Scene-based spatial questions
>> Start
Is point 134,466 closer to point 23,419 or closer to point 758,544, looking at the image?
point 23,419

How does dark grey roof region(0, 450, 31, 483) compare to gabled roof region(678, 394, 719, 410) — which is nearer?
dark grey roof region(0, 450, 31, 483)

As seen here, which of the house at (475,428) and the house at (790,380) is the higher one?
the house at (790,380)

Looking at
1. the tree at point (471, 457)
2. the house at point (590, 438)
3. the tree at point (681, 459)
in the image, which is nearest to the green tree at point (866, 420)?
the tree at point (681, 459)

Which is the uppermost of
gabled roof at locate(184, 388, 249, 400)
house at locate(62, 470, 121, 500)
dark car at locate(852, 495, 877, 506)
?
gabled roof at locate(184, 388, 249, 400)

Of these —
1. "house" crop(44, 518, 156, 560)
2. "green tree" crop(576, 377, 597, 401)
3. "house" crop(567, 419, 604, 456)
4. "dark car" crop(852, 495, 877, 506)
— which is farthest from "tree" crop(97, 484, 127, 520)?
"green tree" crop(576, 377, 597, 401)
>> End
>> Start
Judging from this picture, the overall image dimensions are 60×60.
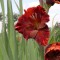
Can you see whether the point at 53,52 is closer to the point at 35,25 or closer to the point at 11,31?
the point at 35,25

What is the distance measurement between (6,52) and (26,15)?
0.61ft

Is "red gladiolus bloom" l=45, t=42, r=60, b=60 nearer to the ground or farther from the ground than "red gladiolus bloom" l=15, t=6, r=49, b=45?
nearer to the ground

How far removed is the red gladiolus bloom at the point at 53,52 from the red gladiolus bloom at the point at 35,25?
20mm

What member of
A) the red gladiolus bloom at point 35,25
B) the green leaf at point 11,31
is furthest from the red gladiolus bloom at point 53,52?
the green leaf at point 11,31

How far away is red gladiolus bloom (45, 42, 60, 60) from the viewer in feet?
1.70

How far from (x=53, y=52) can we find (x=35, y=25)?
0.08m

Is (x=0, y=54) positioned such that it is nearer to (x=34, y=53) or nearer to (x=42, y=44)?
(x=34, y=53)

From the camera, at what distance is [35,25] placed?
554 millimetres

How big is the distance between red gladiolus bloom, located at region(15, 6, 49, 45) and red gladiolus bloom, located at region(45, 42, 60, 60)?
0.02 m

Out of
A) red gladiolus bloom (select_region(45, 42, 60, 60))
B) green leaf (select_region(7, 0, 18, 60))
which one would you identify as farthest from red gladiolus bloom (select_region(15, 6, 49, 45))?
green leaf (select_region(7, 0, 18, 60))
>> End
Requirements
Could you recast only the records from the line that contains "How far away" through the line that contains "554 millimetres" as a numbered list, leaving out blank lines?

Solution to this problem
1. How far away is red gladiolus bloom (45, 42, 60, 60) from the viewer in feet?
2. 1.70
3. How far from (x=53, y=52) can we find (x=35, y=25)?
4. 0.08m
5. Is (x=0, y=54) positioned such that it is nearer to (x=34, y=53) or nearer to (x=42, y=44)?
6. (x=34, y=53)
7. From the camera, at what distance is [35,25] placed?
8. 554 millimetres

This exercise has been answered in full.